Several papers in the volume deal with these and related issues. P.R. Pancchamukhi attempts, through a detailed classificatory schema, to bring out the conceptual aspects underlying the set of problems posed above. The thrust of the paper is that the frequent tendency to reduce these issues to a binary public vs private sector question is inadequate and can be misleading. For, there are at least two separate factors to be taken into account the supply of higher education and the funding of it. For each of these there are different possibilities. For instance, the state, profit-oriented private agencies and community agencies interested in welfare can take up the task of providing higher education. Funding can be from the state, through fees, voluntary contributions or varying combinations of these.
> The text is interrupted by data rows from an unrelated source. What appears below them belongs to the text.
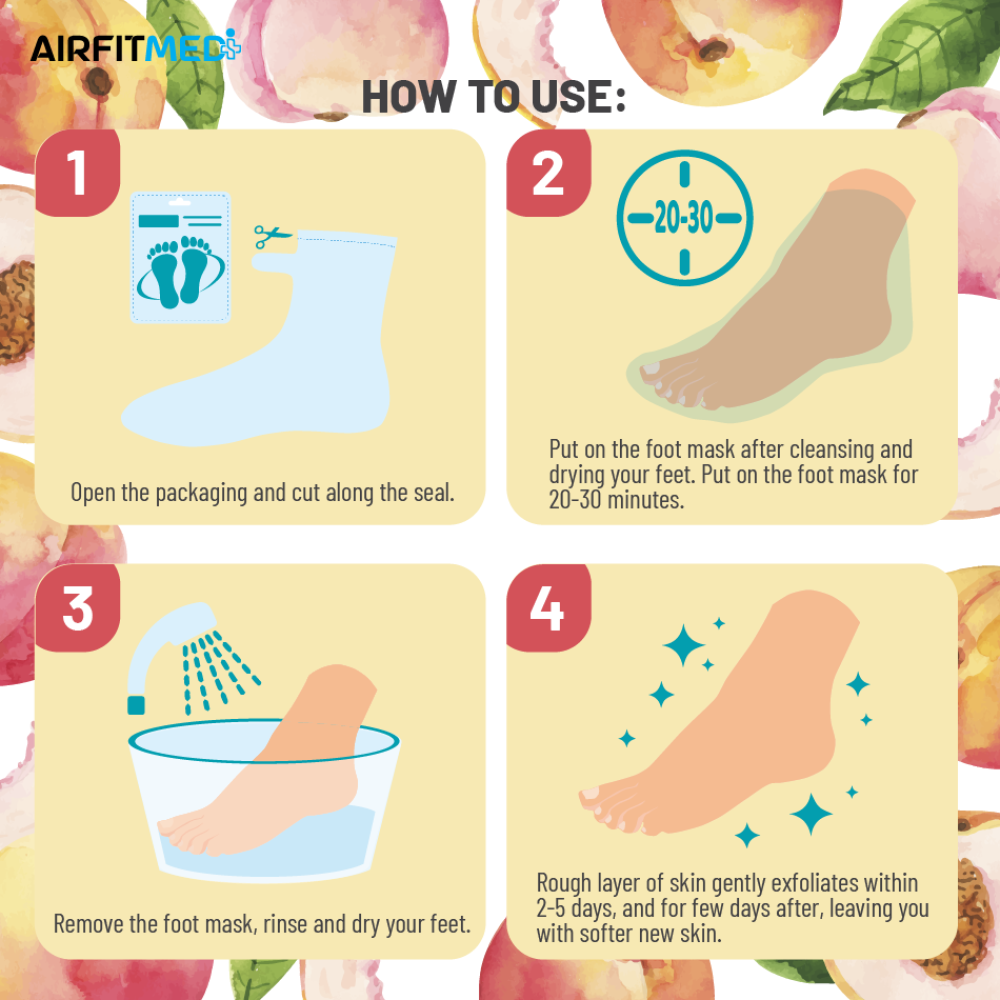 AIRFITMED

HOW TO USE:

1

Open the packaging and cut along the seal.

2

20-30

Put on the foot mask after cleansing and drying your feet. Put on the foot mask for 20-30 minutes.

3

Remove the foot mask, rinse and dry your feet.

4

Rough layer of skin gently exfoliates within 2-5 days, and for few days after, leaving you with softer new skin.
Once such a broader framework is recognised, the question usually raised, as to whether the state should abdicate its responsibility for higher education and allow the private sector to take it over, becomes ambiguous.

A related aspect is the contribution that households make to the expenditure on education at all levels. (Households share in the funding of education, but not in the provision of formal education.) Their contribution consists of fees, cost of books and other materials such as uniforms, travel, hostel facilities where applicable, and `donations', voluntary or otherwise. There is also, in many instances, the opportunity cost of earnings that those who go in for education forgo, though this is not taken into account in the figures that follow. It may not be widely known that even where schooling is `free', households incur expenses. A survey by the National Council for Applied Economic Research, conducted in the early 1990s and quoted in one of the chapters, shows that household expenditure per student on free elementary education in rural India was Rs.378, with a high of Rs.842 in Himachal Pradesh and a low of Rs.253 in Orissa. But Sailabala Devi, on the basis of a study of Orissa for the same period, arrives at a high figure of Rs.982 of which Rs.335 went for private tuition. Another set of figures shows that per student direct expenditure on elementary education by households in rural India was substantially different as between government schools and private schools and between aided and unaided private schools. More important, even at Rs.378 per pupil, the amount spent by households as a whole on the schooling of children aged six to 14 is a substantial 30 per cent of the total amount by all financial agencies the government, households and others in the community, including private schools.

Does this contribution of households indicate their willingness and ability to pay, or should it be thought of as "forced commercialisation"of a sort? There are two ways of looking at this question. The first is to note that while for households as a whole the expenditure on schooling constituted 2.6 per cent of income, for the poorest section it is as high as 7.3 per cent. To put it mildly, educating children is a burden for poor households. On the other hand, well-to-do households may be prepared to pay even more than what they are paying now. A sample survey of households in Tamil Nadu showed that for collegiate education, including professional education, households were willing to pay 20 to 40 per cent more than what they were paying if the quality of education would improve.

Perhaps this willingness to pay or the demand factor, has resulted in the recent proliferation of self-financing educational institutions at all levels. One of the weaknesses of the volume is that this phenomenon does not get adequate attention. What is the financial motivation of these institutions that are providers of education? Are they net contributors of funds or is their main objective to make profits in a situation of excess demand? What is and what should be the structure of fees that they levy? How well are their teachers and other employees paid? On financing alone, these questions call for answers.

But on themes that it deals with, the volume provides plenty of information, competent analysis and thought-provoking observations.